宮古でチンピラが猫虐待に腹を立て殺人(S51.1.17)
昭和51年1月17日未明、岩手県宮古市黒森町の住宅地で、男性が刺殺される事件が発生しました。午前3時半頃、近隣住民が「怒鳴り合う声」を聞き、静かになった後、不安を感じて自宅の窓から確認すると、雪明かりの中で空き地に倒れている人影を発見しました。この空き地は、宮古市中心部の繁華街から北西約2kmに位置し、住宅や舗装道路に囲まれた約250㎡の造成地です。
通報を受けて救急隊員が現場に到着したところ、男性が胸から多量の血を流して仰向けに倒れており、すでに心肺停止状態でした。傷は左胸を貫通する刺創が致命傷で、他にも頭部や脇腹に複数の傷が確認されました。現場には一部の足跡が残されていましたが、凶器や他の証拠品は発見されていませんでした。
捜査本部が宮古警察署に設置され、捜査が進められた結果、被害者は事件の約10日前に宮古市に戻り、黒森町にある空き家の実家で一人暮らしをしていた男性であることが判明しました。事件当夜は繁華街のバーで飲酒した後、自宅に戻る途中で知人宅を訪ね、その際に口論が発生したと見られています。

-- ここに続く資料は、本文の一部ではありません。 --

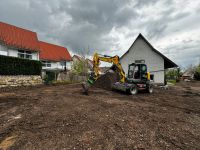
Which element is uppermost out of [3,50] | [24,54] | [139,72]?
[3,50]

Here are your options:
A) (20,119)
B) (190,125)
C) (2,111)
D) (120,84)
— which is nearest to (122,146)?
(190,125)

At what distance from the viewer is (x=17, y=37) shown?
A: 2036 centimetres

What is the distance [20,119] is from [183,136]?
19.8 feet

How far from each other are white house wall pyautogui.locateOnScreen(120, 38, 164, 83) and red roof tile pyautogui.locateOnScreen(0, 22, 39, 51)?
16333 mm

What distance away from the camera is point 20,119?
4953mm

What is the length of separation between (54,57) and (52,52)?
2.01m

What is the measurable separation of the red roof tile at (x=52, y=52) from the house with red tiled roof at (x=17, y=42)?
7.31 meters

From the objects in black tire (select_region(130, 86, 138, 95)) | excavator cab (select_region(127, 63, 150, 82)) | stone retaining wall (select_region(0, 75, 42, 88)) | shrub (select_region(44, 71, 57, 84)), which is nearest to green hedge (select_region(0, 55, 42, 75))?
stone retaining wall (select_region(0, 75, 42, 88))

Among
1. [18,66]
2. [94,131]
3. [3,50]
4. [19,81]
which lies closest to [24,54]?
[3,50]

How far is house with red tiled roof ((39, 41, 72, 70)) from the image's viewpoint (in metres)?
30.3

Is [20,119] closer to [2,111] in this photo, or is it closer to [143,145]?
[2,111]

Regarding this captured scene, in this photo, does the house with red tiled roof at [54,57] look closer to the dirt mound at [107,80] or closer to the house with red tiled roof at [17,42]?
the house with red tiled roof at [17,42]

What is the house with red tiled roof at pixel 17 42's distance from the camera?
59.5 ft

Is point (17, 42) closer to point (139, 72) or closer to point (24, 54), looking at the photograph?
point (24, 54)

口論のきっかけは、被害者が深夜に訪ねてきた際、家主の飼い猫を怒って殴ったことでした。家主はこの猫を非常に可愛がっており、その行為に激怒。さらに、被害者が過去に不適切な行動をしていたことを指摘するなど、互いに罵り合う展開となり、「表に出ろ」と言い合った末、空き地での対決に至りました。そこでは口論がさらにエスカレートし、被害者が刃物を取り出して襲いかかると、家主が刃物を奪い返し反撃、複数回刺して被害者を死亡させました。

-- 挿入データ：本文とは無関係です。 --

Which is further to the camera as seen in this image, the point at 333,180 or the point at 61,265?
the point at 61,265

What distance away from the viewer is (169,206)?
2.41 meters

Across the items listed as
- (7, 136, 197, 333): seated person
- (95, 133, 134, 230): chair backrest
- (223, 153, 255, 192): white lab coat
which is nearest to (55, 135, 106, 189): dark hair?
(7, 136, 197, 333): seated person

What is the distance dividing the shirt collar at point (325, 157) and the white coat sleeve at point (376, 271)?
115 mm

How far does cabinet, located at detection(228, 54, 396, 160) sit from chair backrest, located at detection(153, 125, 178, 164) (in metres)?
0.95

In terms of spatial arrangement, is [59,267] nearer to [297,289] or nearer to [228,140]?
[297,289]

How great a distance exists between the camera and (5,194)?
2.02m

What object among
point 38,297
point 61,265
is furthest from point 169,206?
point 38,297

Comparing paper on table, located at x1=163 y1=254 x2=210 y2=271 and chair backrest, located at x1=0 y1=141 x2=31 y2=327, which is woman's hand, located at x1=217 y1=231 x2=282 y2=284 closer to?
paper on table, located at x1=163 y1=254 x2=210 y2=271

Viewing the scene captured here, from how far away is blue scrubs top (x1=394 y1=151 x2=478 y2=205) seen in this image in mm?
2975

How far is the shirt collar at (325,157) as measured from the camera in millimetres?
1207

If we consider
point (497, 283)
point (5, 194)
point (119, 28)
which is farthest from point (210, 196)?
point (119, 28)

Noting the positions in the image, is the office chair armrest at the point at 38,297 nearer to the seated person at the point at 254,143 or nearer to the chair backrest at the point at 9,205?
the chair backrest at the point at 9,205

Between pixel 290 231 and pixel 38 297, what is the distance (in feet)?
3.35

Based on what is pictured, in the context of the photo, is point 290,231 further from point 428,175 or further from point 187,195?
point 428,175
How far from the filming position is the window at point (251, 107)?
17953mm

この事件には、地域の暴力団が深く関与していました。被害者も一時期、暴力団に関わりを持ち、その組員として活動していた経歴がありました。また、犯行に及んだ家主も暴力団の関係者で、事件後に証拠隠滅を依頼した相手も暴力団の幹部でした。具体的には、凶器を捨てた海や衣服を焼却した場所に暴力団の幹部や関係者が関わっており、犯行後の隠蔽工作が組織的に行われました。
捜査の過程で、暴力団関係者の証言や行動が鍵となり、警察は凶器の発見や事件の背景を解明しました。閉伊川河口から発見された凶器や、衣服の焼却現場に残された痕跡が物的証拠として押収されました。
裁判では、主犯が殺人罪で懲役8年、共犯者らが証拠隠滅罪でそれぞれ懲役6カ月と4カ月の判決を受けました。